**Passage given:**
□ □ □ □

I am reading again: Three books in parallel! Well, to be honest, initially it was just one. Pickwick Papers by Charles Dickens, something which my dad has been trying to force down my throat for ages now, but I had been avoiding, well, because of the sheer size of the book and the mini font, not to mention the old world language. I so admire the idea of reading classics but why does it have to be so hard? Each time I read one, it seems to reduce my life expectancy by at least five years. So just to give myself some respite, I picked up Nothing Serious by PG Wodehouse. Again. The familiarity makes me feel happy, so I treasure this one for the Sunday evenings when I am feeling particularly depressed. Finally, yesterday I got myself Sidin Vadukut’s Dork: The Incredible Adventures of Robin 'Einstein' Varghese and it’s hilarious! I laughed myself to sleep for a change. I have a serious suspicion he worked with Company D (you know my previous organization). Can anyone throw some light on his career before he became the managing editor of LiveMint? Lucky b******.
I have something to look forward to: Even though it’s not really going anywhere, it still gives me a reason to rush home from work and check my mail even before I kick off my shoes or get super excited every time I get a call from an unknown number (though every time it turns out to be some bank/insurance company trying to sell me something I don’t want). It’s like I am back to last year, when I would absolutely hate weekends because nothing would happen over those two long days (remember my love-hate relationship with placement consultants and HR department of EVERY company in India?). Now it’s the same, though thankfully placement consultants/HR are not part of it. I really like my constant obsession for doing something, though rejection, depression and humiliation are part and parcel of it. At least, I have a dream.

□ □ □ □

**Supplied material:**
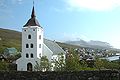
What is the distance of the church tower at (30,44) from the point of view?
77.1 meters

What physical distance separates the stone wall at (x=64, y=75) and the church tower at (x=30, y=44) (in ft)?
196

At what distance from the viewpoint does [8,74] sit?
55.8 feet

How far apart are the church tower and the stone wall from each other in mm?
59654

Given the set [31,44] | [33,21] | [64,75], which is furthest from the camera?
[33,21]

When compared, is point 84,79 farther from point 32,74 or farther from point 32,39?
point 32,39

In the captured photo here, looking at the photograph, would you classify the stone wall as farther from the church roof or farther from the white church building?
the church roof

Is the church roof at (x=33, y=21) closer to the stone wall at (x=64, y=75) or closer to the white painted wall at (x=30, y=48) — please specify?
the white painted wall at (x=30, y=48)

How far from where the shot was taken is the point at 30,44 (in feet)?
257

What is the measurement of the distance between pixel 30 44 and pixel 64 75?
62.5m

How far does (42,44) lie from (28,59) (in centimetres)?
696

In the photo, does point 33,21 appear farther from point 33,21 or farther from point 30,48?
point 30,48

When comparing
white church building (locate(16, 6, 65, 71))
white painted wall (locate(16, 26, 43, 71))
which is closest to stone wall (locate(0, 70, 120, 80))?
white church building (locate(16, 6, 65, 71))

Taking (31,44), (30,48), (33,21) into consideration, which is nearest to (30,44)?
(31,44)

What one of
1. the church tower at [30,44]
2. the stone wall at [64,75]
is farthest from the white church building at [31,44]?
the stone wall at [64,75]
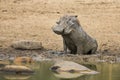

□ □ □ □

**Stated goal:** Extend the personal blog post about reading books and having something to look forward to, starting right after its last sentence. The data stands apart from the blog post and is separate material.

**Reply to the task:**
I have become super domesticated: I get up at 6:30 in the morning to cook my lunch and pack my dabba for work. Ladies and gentlemen, I rest my case.
I have started walking again: Auto(nomy) restored. Yayyy!
I have been strong enough: To resist temptations of happiness. Greed is NOT good, no matter what Gordon Gekko says. I would rather be peaceful than happy. I no longer have this obsessive need to know things. I am ok with the romantic idea of “What if?”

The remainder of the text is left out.